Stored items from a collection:
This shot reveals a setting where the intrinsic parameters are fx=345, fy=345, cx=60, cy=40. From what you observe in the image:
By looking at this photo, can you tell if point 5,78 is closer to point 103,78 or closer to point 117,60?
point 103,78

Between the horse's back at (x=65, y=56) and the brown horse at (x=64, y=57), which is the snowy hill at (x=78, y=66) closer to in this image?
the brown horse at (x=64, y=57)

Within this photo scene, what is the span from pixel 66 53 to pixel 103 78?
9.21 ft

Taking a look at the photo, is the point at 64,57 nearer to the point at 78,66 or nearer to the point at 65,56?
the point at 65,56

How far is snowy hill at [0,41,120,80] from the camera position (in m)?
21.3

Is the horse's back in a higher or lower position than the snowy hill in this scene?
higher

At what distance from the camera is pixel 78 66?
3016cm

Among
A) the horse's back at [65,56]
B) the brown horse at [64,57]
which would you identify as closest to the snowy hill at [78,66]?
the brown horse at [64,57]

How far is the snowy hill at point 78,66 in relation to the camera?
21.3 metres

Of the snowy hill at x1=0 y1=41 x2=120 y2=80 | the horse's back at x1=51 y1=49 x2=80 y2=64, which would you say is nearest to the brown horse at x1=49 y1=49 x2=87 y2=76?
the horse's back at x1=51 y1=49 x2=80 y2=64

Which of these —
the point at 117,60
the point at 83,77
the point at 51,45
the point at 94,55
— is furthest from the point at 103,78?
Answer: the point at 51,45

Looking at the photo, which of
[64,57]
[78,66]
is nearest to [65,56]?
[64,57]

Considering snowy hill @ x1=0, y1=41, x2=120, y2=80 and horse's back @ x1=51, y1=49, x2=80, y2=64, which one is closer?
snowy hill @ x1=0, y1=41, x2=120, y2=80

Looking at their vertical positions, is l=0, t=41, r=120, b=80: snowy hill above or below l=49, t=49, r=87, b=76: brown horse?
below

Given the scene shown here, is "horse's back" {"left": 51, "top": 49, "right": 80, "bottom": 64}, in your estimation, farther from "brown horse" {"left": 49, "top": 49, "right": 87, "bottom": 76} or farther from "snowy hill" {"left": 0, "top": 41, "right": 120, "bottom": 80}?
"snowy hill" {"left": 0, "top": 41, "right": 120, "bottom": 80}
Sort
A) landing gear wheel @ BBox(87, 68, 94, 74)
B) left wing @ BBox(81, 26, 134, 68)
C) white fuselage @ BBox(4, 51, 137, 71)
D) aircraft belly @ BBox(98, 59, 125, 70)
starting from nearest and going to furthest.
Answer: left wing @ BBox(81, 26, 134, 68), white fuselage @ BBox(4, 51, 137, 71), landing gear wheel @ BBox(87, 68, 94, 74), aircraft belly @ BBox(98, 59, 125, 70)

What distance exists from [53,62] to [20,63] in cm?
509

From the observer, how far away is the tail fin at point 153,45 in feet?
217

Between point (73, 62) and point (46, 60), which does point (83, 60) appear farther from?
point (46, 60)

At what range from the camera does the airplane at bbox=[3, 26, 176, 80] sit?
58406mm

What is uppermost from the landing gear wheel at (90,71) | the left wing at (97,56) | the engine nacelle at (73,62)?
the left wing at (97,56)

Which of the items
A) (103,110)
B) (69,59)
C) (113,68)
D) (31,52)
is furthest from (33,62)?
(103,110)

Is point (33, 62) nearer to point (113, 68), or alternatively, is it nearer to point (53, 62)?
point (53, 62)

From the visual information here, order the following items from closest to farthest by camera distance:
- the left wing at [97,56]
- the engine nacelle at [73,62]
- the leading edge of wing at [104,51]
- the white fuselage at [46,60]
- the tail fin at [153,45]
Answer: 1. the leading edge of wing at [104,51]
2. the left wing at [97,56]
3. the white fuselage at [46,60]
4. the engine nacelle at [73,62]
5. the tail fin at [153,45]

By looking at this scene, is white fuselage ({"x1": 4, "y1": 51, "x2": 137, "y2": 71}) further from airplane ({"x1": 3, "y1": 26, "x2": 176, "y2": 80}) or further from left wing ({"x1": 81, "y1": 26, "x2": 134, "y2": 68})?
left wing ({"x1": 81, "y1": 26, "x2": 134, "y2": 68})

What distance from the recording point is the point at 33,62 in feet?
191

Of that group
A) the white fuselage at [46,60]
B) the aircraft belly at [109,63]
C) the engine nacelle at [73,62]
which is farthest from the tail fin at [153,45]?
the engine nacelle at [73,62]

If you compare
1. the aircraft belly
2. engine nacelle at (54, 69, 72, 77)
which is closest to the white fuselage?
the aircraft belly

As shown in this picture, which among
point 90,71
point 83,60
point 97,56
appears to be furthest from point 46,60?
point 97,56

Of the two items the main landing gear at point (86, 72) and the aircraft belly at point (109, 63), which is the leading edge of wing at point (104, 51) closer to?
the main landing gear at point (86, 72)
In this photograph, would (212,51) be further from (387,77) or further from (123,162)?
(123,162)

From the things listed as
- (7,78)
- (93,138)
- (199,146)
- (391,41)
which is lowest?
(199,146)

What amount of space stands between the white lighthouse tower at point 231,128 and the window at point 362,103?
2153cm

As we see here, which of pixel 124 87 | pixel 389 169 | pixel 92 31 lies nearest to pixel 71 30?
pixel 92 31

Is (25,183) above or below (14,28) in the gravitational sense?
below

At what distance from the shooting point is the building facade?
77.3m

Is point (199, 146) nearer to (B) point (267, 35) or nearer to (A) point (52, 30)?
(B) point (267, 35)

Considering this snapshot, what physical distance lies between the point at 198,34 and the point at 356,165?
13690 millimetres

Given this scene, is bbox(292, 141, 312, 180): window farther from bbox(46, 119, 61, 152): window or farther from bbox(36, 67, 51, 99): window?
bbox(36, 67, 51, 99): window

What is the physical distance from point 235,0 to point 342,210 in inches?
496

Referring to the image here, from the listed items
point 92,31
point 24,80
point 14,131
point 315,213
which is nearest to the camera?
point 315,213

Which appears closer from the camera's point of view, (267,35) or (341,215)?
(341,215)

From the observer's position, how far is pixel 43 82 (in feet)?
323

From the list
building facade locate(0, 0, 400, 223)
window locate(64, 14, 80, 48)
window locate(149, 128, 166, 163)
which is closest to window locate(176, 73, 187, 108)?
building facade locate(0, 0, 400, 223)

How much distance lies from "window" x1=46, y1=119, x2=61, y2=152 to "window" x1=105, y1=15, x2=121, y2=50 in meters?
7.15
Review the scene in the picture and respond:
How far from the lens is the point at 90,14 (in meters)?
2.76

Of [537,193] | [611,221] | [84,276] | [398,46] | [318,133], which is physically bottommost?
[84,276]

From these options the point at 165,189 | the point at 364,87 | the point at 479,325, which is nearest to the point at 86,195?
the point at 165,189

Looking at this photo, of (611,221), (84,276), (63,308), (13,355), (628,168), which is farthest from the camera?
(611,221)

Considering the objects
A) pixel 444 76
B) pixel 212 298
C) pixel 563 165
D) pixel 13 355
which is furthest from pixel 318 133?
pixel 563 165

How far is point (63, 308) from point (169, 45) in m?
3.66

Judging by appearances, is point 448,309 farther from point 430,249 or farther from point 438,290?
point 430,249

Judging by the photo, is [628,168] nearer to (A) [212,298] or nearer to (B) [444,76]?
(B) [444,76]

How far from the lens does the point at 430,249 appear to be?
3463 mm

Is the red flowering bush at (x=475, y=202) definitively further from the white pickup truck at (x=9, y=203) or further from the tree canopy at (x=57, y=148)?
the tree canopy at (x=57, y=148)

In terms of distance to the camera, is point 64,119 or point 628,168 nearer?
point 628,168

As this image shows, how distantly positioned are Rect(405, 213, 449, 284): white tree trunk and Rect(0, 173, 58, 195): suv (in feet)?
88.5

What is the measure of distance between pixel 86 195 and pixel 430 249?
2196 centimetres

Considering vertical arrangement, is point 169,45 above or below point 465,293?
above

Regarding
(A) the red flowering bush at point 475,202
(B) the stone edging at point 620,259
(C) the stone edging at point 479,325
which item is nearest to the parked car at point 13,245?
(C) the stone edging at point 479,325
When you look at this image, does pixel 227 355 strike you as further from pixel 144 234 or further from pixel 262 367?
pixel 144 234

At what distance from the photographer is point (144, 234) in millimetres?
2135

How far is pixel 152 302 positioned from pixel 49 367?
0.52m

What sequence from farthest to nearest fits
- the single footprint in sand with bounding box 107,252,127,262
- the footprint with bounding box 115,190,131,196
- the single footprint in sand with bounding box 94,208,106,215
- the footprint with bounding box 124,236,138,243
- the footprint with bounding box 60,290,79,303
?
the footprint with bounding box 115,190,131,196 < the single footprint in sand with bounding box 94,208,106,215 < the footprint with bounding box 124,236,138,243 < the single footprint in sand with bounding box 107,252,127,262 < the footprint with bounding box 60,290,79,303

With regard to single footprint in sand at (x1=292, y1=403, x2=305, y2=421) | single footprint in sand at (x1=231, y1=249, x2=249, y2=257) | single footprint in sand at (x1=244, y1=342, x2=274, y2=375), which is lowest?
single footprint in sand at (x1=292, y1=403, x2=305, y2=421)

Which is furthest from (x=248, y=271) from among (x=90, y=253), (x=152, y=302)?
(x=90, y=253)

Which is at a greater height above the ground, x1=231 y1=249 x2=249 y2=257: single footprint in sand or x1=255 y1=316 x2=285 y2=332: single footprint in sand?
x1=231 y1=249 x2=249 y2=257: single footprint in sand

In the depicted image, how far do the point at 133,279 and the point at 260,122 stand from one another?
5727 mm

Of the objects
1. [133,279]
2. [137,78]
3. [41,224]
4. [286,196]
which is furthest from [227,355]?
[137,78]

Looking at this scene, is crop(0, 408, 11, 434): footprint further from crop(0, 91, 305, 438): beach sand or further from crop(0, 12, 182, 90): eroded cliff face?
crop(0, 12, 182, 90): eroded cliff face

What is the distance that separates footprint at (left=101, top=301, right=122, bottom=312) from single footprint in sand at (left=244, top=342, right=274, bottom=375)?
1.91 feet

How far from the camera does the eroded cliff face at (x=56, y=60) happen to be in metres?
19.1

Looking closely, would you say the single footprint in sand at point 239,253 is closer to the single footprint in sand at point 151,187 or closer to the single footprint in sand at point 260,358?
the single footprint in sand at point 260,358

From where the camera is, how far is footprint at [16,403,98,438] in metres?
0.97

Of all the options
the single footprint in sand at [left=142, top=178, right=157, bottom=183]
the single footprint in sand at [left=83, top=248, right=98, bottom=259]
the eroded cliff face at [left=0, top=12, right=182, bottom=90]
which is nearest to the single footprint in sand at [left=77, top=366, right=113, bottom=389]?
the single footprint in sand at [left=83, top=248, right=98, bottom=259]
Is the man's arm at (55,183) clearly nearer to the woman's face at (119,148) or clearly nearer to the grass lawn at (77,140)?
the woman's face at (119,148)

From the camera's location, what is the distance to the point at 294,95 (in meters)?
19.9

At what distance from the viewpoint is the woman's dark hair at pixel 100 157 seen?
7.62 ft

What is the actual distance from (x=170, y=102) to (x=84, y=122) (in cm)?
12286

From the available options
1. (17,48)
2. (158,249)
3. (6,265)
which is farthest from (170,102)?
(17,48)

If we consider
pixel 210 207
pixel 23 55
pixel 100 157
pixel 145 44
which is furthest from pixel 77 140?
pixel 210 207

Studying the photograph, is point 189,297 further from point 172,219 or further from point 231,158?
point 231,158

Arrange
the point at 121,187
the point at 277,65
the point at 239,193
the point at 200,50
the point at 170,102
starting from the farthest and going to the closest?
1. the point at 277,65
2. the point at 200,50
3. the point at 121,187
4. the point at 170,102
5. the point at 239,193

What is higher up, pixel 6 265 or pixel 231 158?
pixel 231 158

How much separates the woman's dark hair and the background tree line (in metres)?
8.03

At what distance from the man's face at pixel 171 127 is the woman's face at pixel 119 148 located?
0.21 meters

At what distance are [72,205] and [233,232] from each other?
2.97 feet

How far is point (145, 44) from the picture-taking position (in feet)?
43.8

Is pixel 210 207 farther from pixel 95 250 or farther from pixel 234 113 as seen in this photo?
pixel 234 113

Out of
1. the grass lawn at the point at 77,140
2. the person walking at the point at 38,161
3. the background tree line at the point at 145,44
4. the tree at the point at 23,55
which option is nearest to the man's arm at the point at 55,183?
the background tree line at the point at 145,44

TASK BRIEF:
The required output is the exact sequence of lines from the one containing "Is the man's" through the end of the listing, both endpoints included.

FULL ANSWER:
Is the man's arm at (55,183) clearly nearer to the woman's face at (119,148) or clearly nearer to the grass lawn at (77,140)?
the woman's face at (119,148)

From the camera's location, what is the distance to the point at 294,95 (in meters)?
19.9

At what distance from the viewpoint is the woman's dark hair at pixel 100 157 seen?
7.62 ft

What is the actual distance from (x=170, y=102) to (x=84, y=122) (in cm)?
12286

From the available options
1. (17,48)
2. (158,249)
3. (6,265)
which is farthest from (170,102)?
(17,48)

If we consider
pixel 210 207
pixel 23 55
pixel 100 157
pixel 145 44
which is furthest from pixel 77 140?
pixel 210 207

Studying the photograph, is point 189,297 further from point 172,219 or further from point 231,158?
point 231,158

Arrange
the point at 121,187
the point at 277,65
the point at 239,193
the point at 200,50
the point at 170,102
starting from the farthest and going to the closest?
1. the point at 277,65
2. the point at 200,50
3. the point at 121,187
4. the point at 170,102
5. the point at 239,193

What is higher up, pixel 6 265 or pixel 231 158?
pixel 231 158

How much separates the woman's dark hair and the background tree line (in metres)?
8.03

At what distance from the man's face at pixel 171 127 is the woman's face at pixel 119 148 located?
0.21 meters

At what distance are [72,205] and [233,232] from each other?
2.97 feet

How far is point (145, 44) from the picture-taking position (in feet)?
43.8

Is pixel 210 207 farther from pixel 95 250 or farther from pixel 234 113 as seen in this photo?
pixel 234 113

Out of
1. the grass lawn at the point at 77,140
2. the person walking at the point at 38,161
3. the background tree line at the point at 145,44
4. the tree at the point at 23,55
which option is nearest to the man's arm at the point at 55,183?
the background tree line at the point at 145,44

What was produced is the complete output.